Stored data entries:
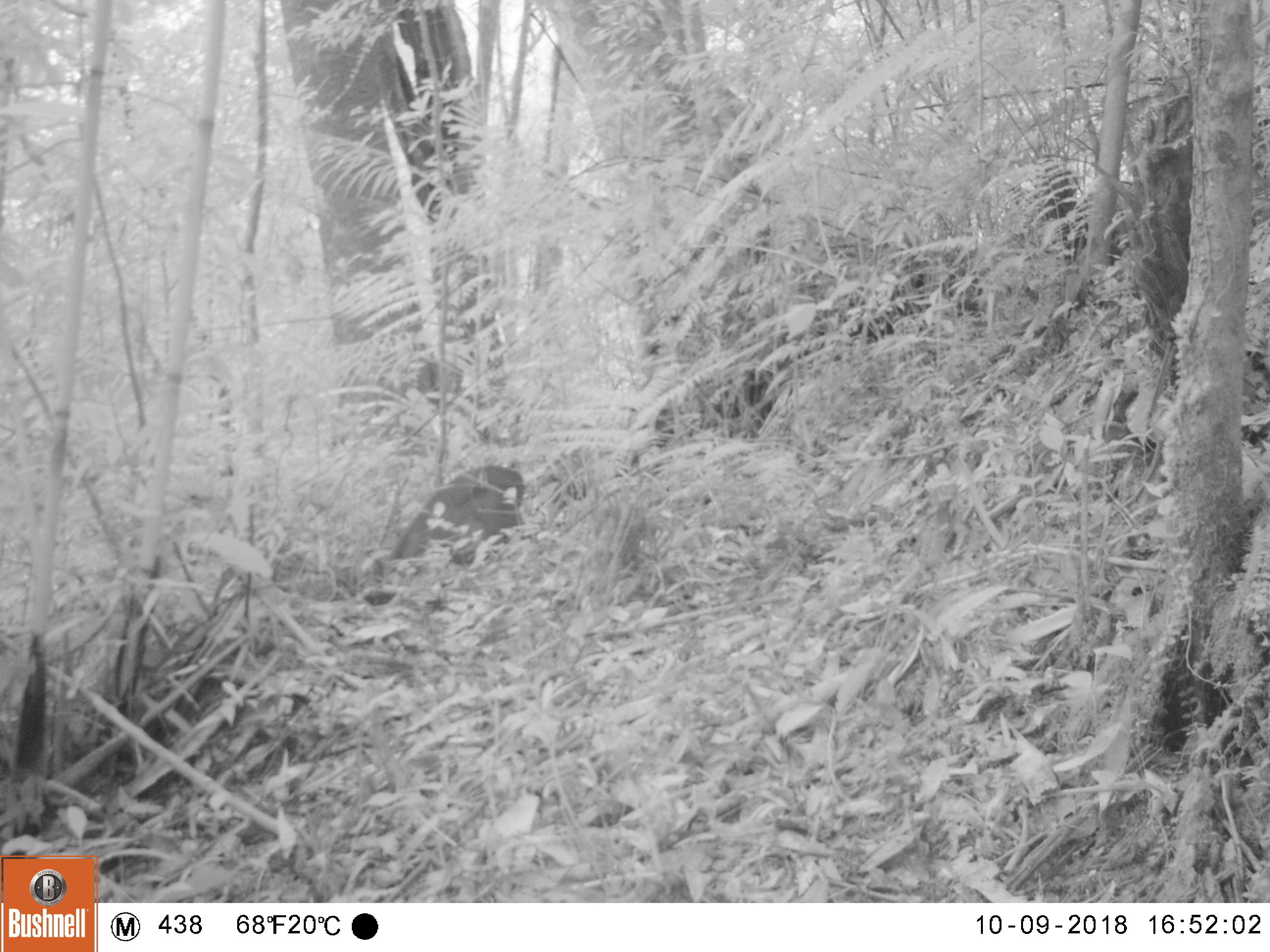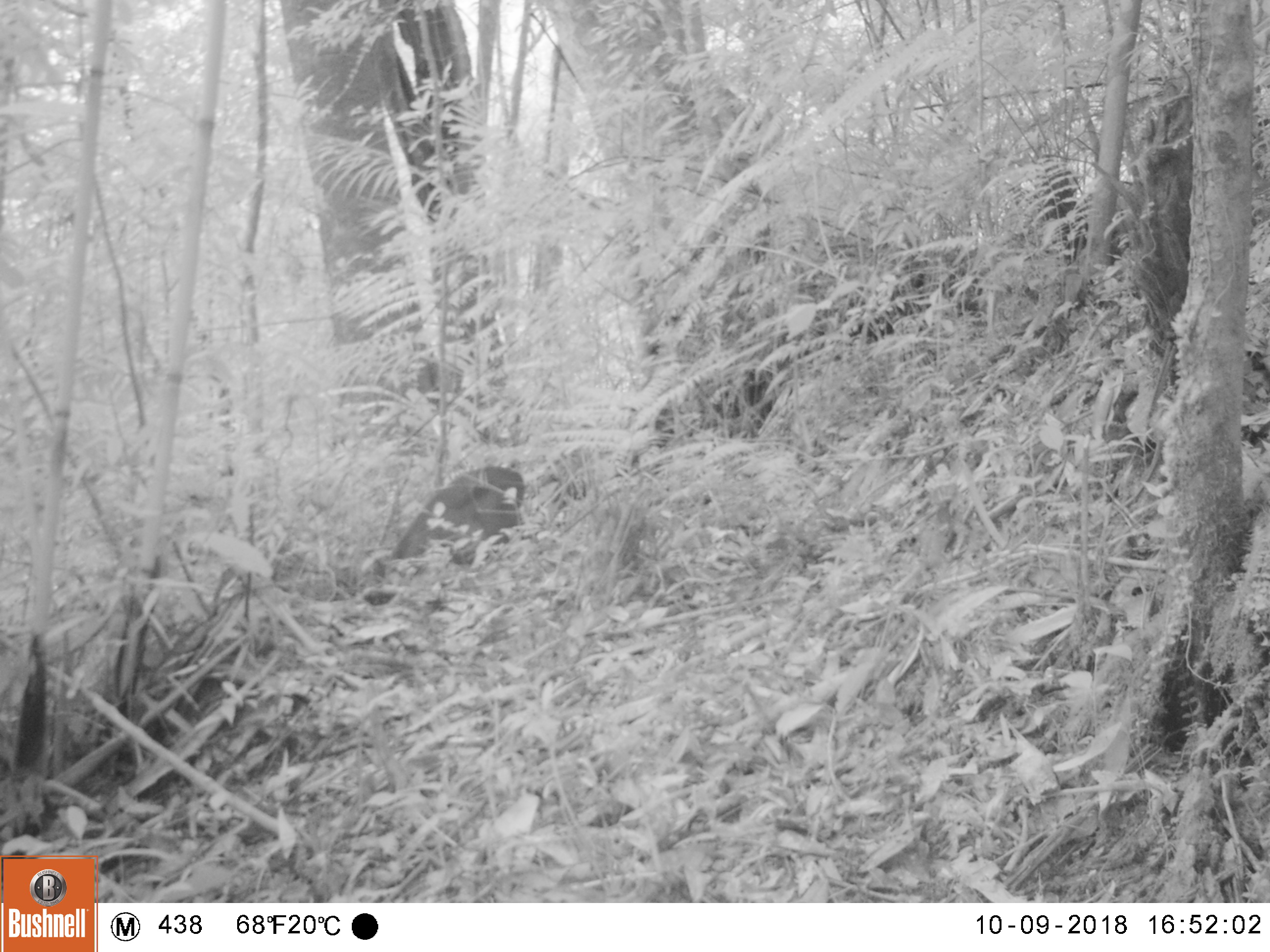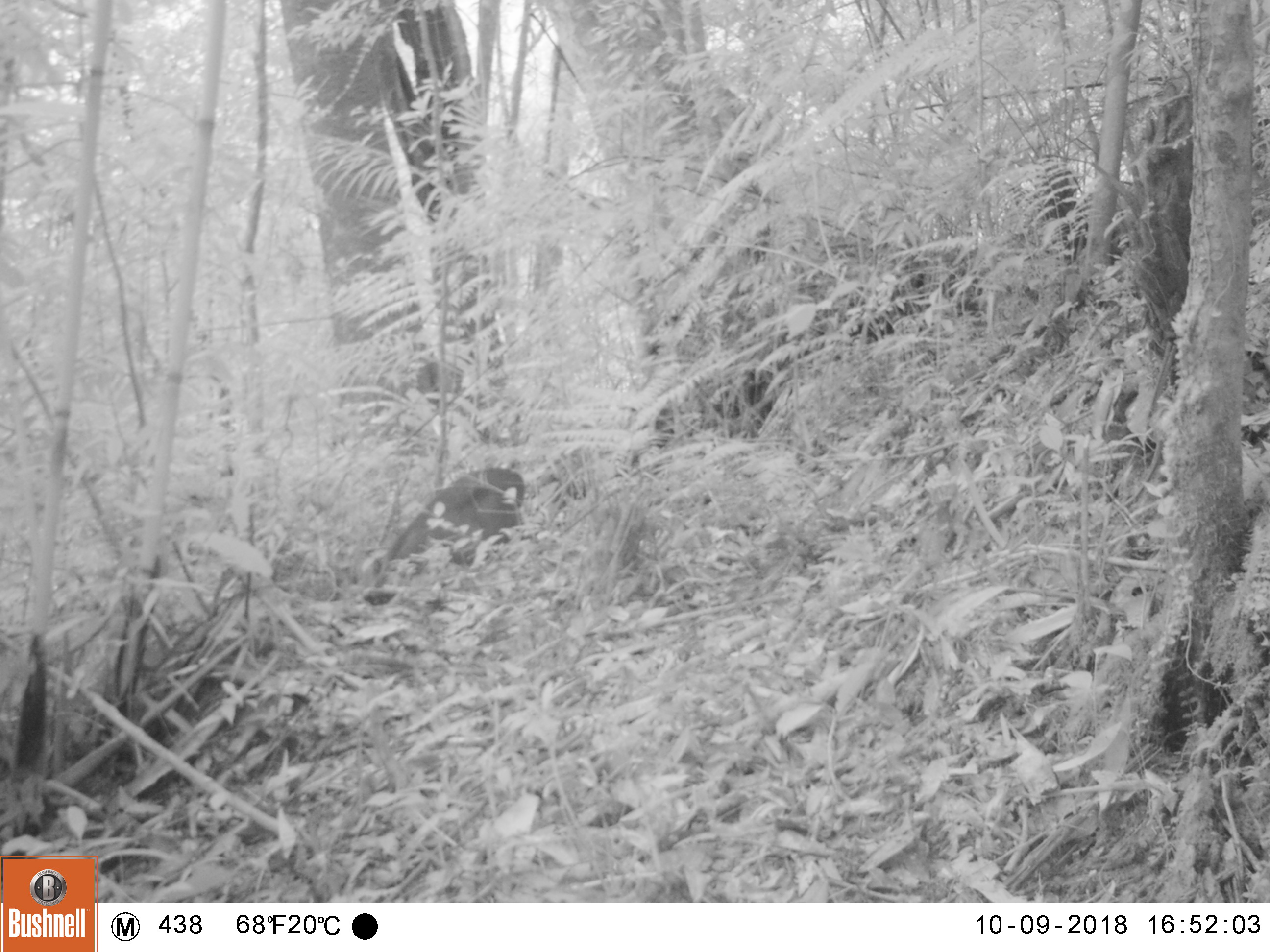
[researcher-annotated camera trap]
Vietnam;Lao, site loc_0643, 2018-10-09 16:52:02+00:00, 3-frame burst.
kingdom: Animalia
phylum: Chordata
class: Mammalia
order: Artiodactyla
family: Cervidae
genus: Muntiacus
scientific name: Muntiacus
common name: muntjacs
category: unidentified muntjac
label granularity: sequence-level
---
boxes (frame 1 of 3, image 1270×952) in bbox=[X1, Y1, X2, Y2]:
unidentified muntjac: bbox=[386, 465, 525, 566]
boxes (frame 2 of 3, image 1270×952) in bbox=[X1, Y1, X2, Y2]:
unidentified muntjac: bbox=[386, 465, 525, 571]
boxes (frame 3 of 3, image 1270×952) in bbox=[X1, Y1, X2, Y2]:
unidentified muntjac: bbox=[386, 465, 525, 578]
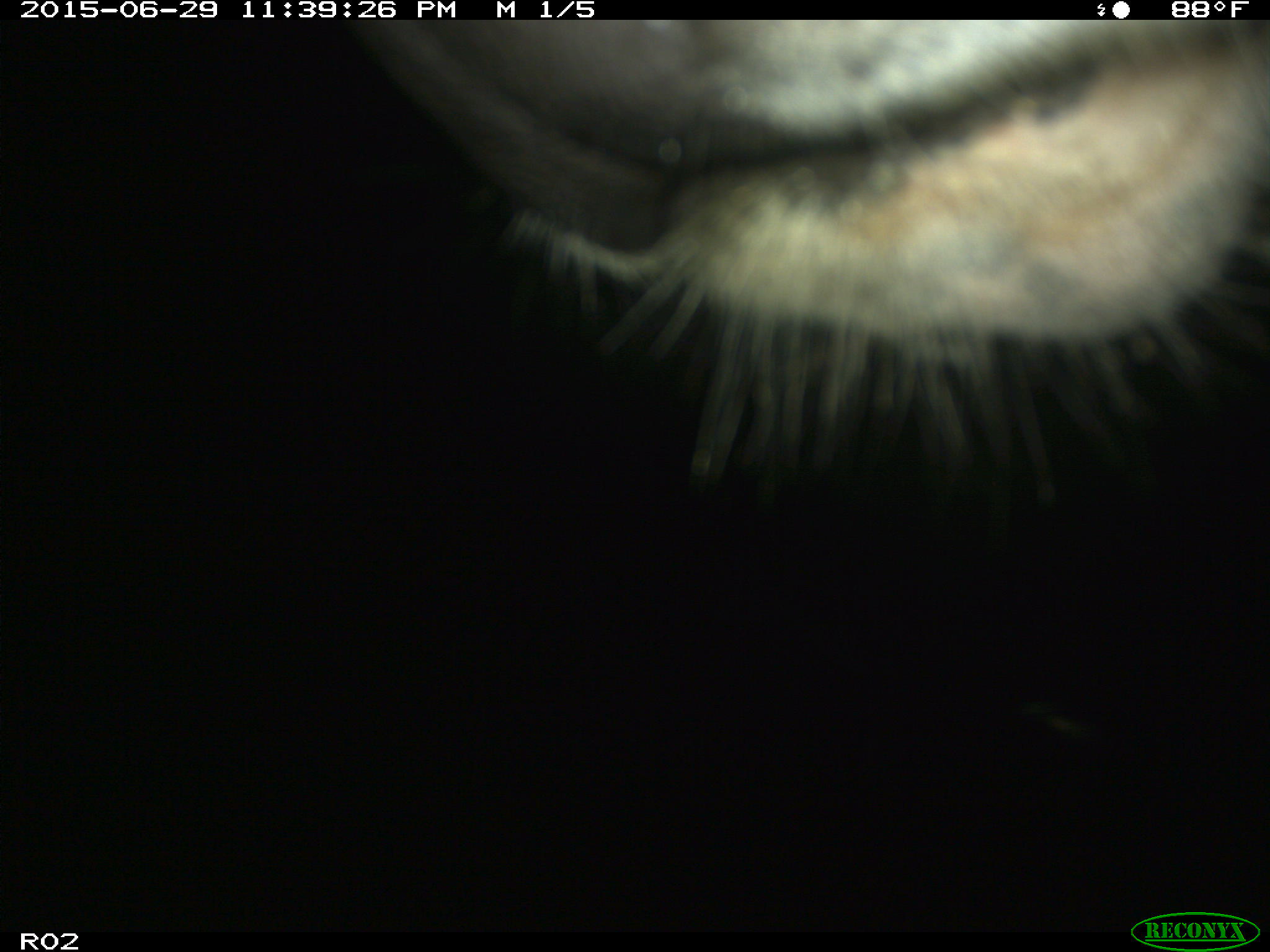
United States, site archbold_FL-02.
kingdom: Animalia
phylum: Chordata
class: Mammalia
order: Artiodactyla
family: Bovidae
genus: Bos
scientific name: Bos taurus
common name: domestic cow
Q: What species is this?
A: Bos taurus (domestic cow).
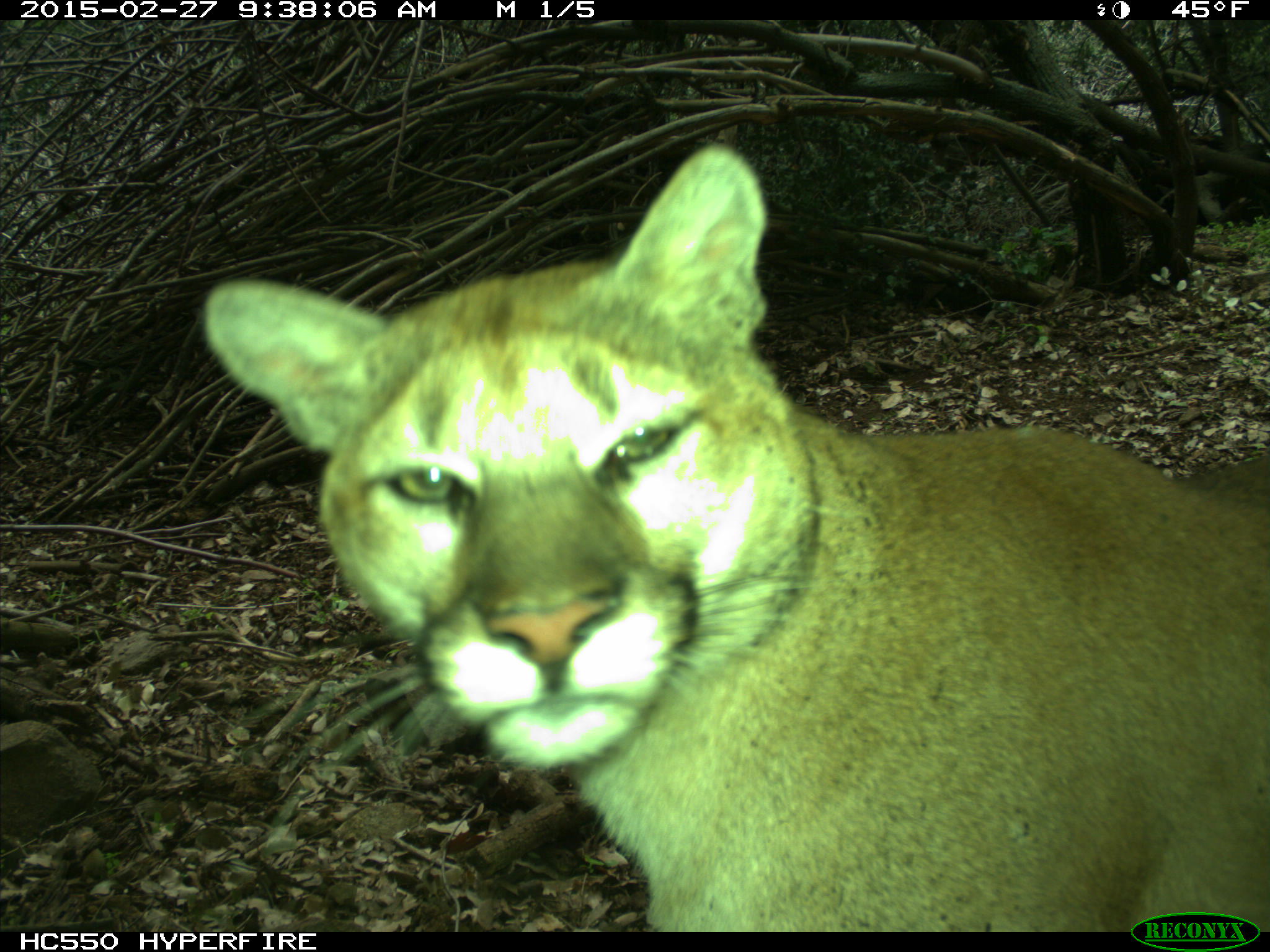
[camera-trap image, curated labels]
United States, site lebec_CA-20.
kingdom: Animalia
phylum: Chordata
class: Mammalia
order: Carnivora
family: Felidae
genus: Puma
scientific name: Puma concolor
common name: mountain lion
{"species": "Puma concolor (mountain lion)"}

## What is required
Pictures don't belong in the copy. Transcribe every record exactly as it appears.

## Answer to this task
[researcher-annotated camera trap]
Vietnam;Lao, site loc_0643, 2018-10-09 16:52:02+00:00, 3-frame burst.
kingdom: Animalia
phylum: Chordata
class: Mammalia
order: Artiodactyla
family: Cervidae
genus: Muntiacus
scientific name: Muntiacus
common name: muntjacs
category: unidentified muntjac
label granularity: sequence-level
---
boxes (frame 1 of 3, image 1270×952) in bbox=[X1, Y1, X2, Y2]:
unidentified muntjac: bbox=[386, 465, 525, 566]
boxes (frame 2 of 3, image 1270×952) in bbox=[X1, Y1, X2, Y2]:
unidentified muntjac: bbox=[386, 465, 525, 571]
boxes (frame 3 of 3, image 1270×952) in bbox=[X1, Y1, X2, Y2]:
unidentified muntjac: bbox=[386, 465, 525, 578]
United States, site archbold_FL-02.
kingdom: Animalia
phylum: Chordata
class: Mammalia
order: Artiodactyla
family: Bovidae
genus: Bos
scientific name: Bos taurus
common name: domestic cow
Q: What species is this?
A: Bos taurus (domestic cow).
[camera-trap image, curated labels]
United States, site lebec_CA-20.
kingdom: Animalia
phylum: Chordata
class: Mammalia
order: Carnivora
family: Felidae
genus: Puma
scientific name: Puma concolor
common name: mountain lion
{"species": "Puma concolor (mountain lion)"}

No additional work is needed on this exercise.